Si quieres divertirte pero también no perder el tiempo, esto es lo que no debes hacer.

Piensa que las citas no han cambiado.

Volver al juego después de un largo matrimonio es un reto incluso para el más experimentado ladrón de corazones. A los 40 años, después de un divorcio, quieres ir a un bar, salir de fiesta o simplemente llamar la atención de un chico guapo cuando estás sentada en alguna cafetería. En realidad, estás trabajando un día entero, y luego haces de canguro, y no hay tiempo para ese tipo de cosas. Se necesitaba una forma más eficaz de salir, y entonces los servicios en línea vinieron al rescate. Pero todo funcionó sólo después de aprender algunos trucos.

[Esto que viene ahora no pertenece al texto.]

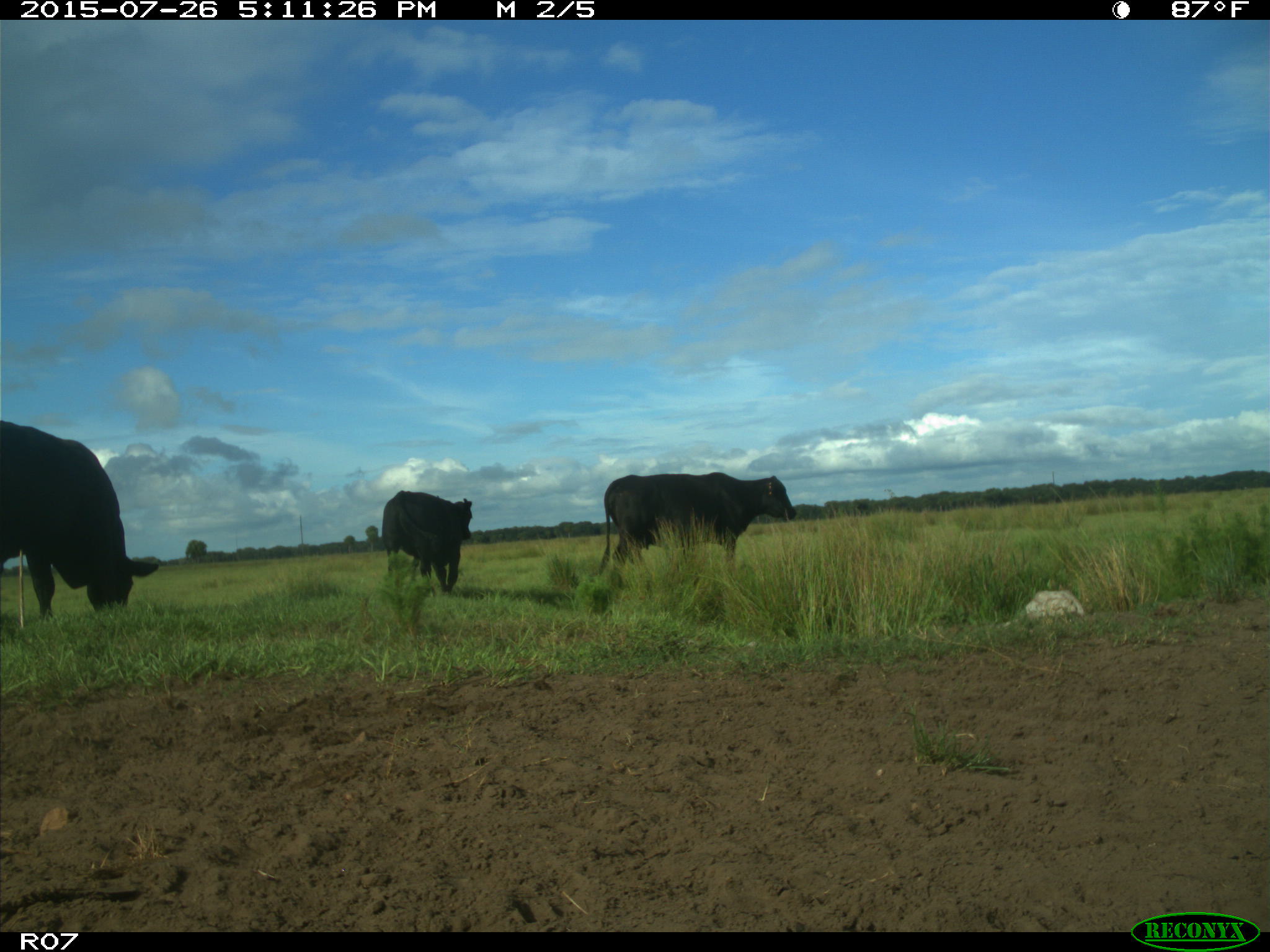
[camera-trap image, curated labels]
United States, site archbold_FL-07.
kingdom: Animalia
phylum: Chordata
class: Mammalia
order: Artiodactyla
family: Bovidae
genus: Bos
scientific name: Bos taurus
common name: domestic cow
Bos taurus (domestic cow).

Usar una foto antigua como avatar.

Cuando por fin me puse las pilas y me sentí preparada para hacerlo, pensé que la naturalidad era el mejor enfoque. Cometí el gran error de tomar una foto rápida con mi teléfono y publicarla en un popular sitio de citas. Mi nivel de interés estaba en cero: Fue un gran golpe para mi ego, que en ese momento ya se había vuelto bastante vulnerable. Cuando me quejé de esto a una amiga, me dijo que muchas mujeres recurren específicamente a los profesionales para obtener un avatar. Entonces no es de extrañar que todo el mundo esté tan bien. Tienes que tratar esta foto como una oportunidad para causar una primera impresión: ponte tu mejor vestido y sonríe de la forma más atractiva posible.

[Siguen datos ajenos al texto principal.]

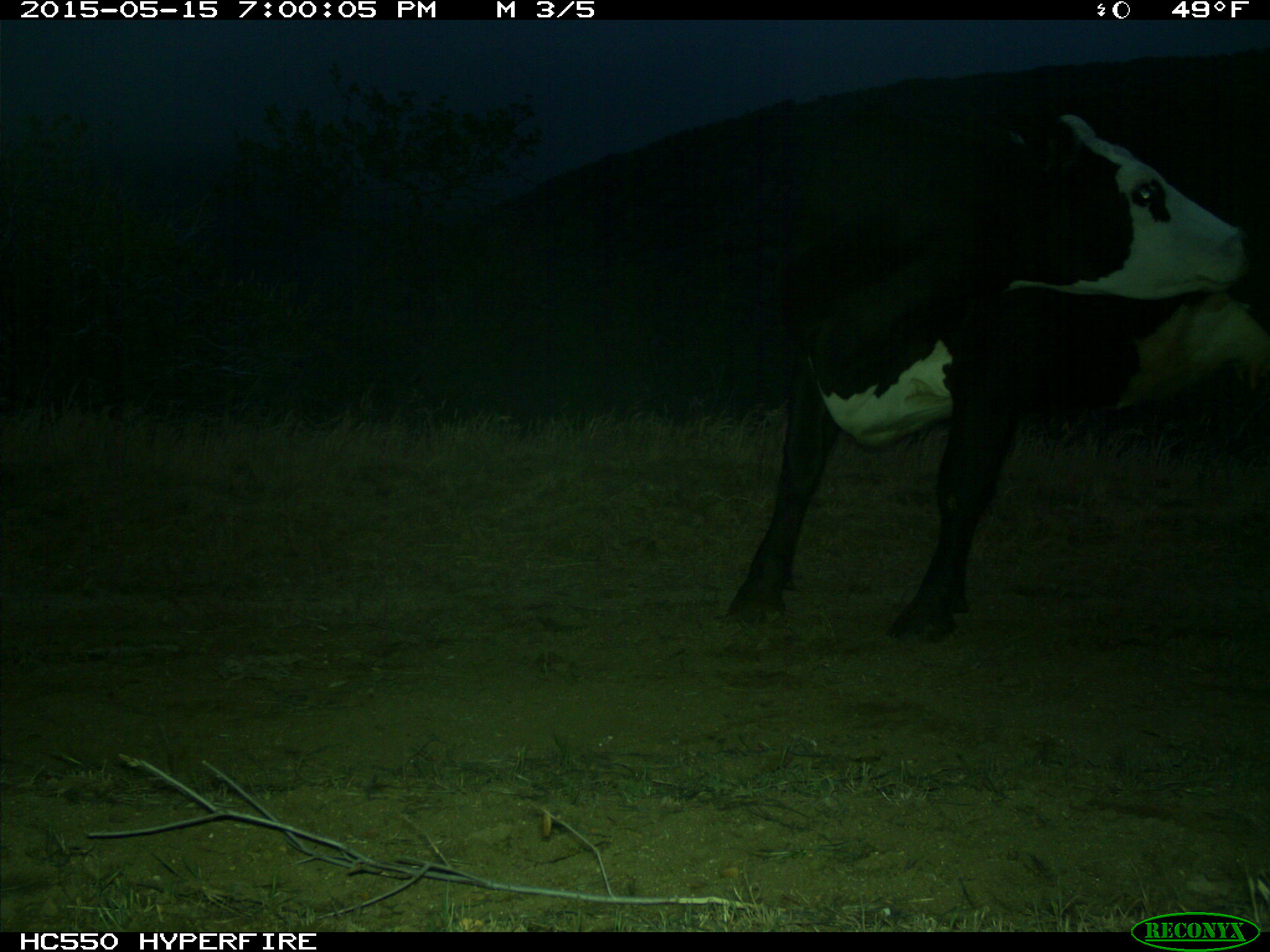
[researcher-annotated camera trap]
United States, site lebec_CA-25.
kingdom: Animalia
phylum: Chordata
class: Mammalia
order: Artiodactyla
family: Bovidae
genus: Bos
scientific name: Bos taurus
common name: domestic cow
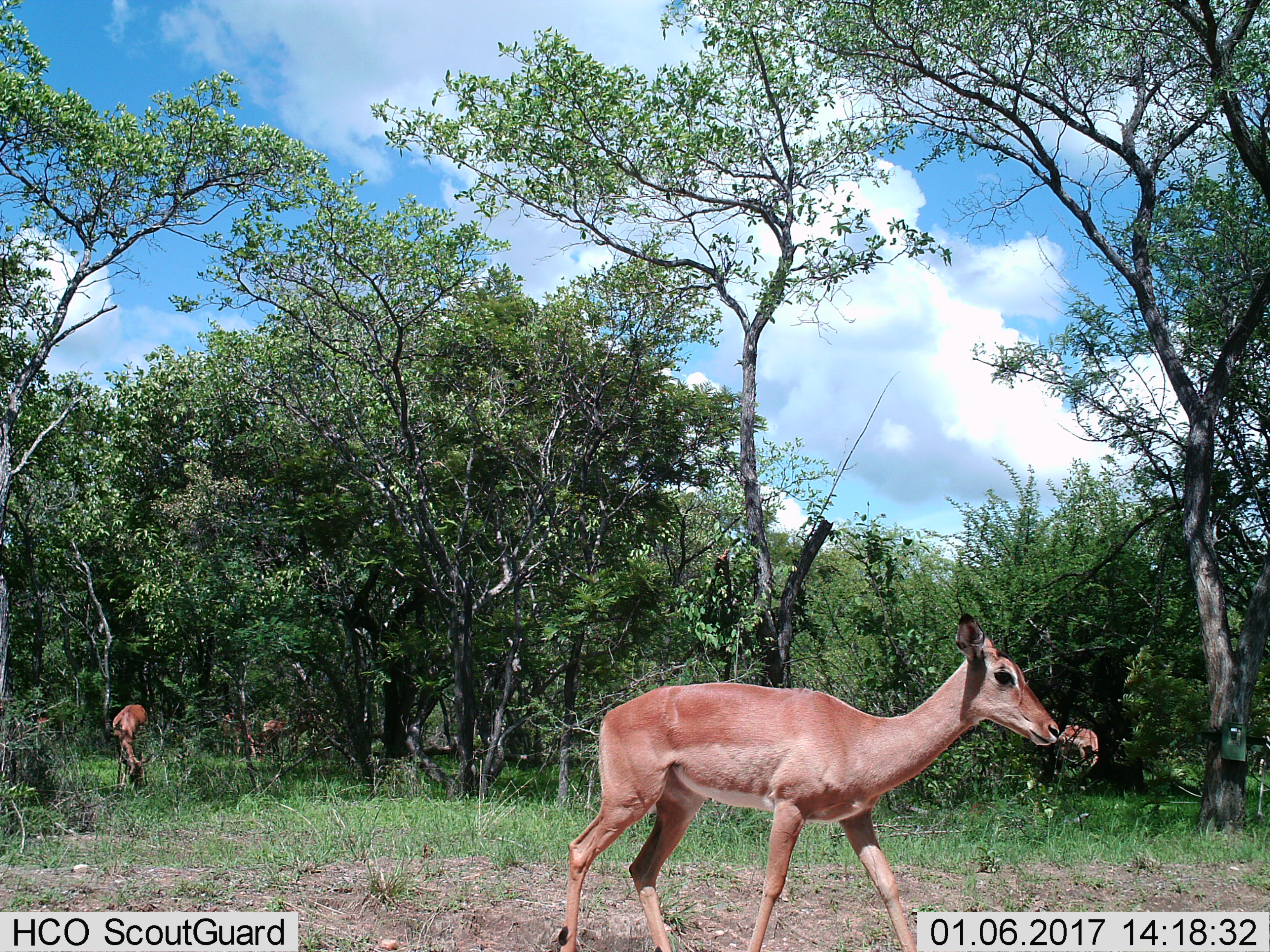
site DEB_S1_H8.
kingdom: Animalia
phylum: Chordata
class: Mammalia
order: Artiodactyla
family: Bovidae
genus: Aepyceros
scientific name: Aepyceros melampus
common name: impala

Detén tu autodescubrimiento.

Cuando eres joven y estás preparada para construir tu futuro, es bastante fácil hacer una lista de esas mismas cualidades de un príncipe guapo: debe ser inteligente, atractivo, romántico, con pelo grueso, rico… Pero es totalmente erróneo asumir que tus valores de 21 años serán los mismos a los 41 (especialmente el pelo grueso). He conocido a todo tipo de chicos, pero una vez me sorprendí a mí misma preguntándome: «¿Qué es lo que estoy buscando? ¿Cómo lo reconoceré cuando lo vea? ¿Qué cualidades busco ahora en mi pareja? ¿Y en qué se diferencian de lo que eran antes?» Sibel Golden, psicoterapeuta y terapeuta de arte en Seattle, cree que «antes de lanzarse de cabeza a las citas, tómese un tiempo para conocerse de nuevo. Saca tu diario, aprende a meditar, siente curiosidad por tu vida, haz introspección y comprende dónde estás ahora».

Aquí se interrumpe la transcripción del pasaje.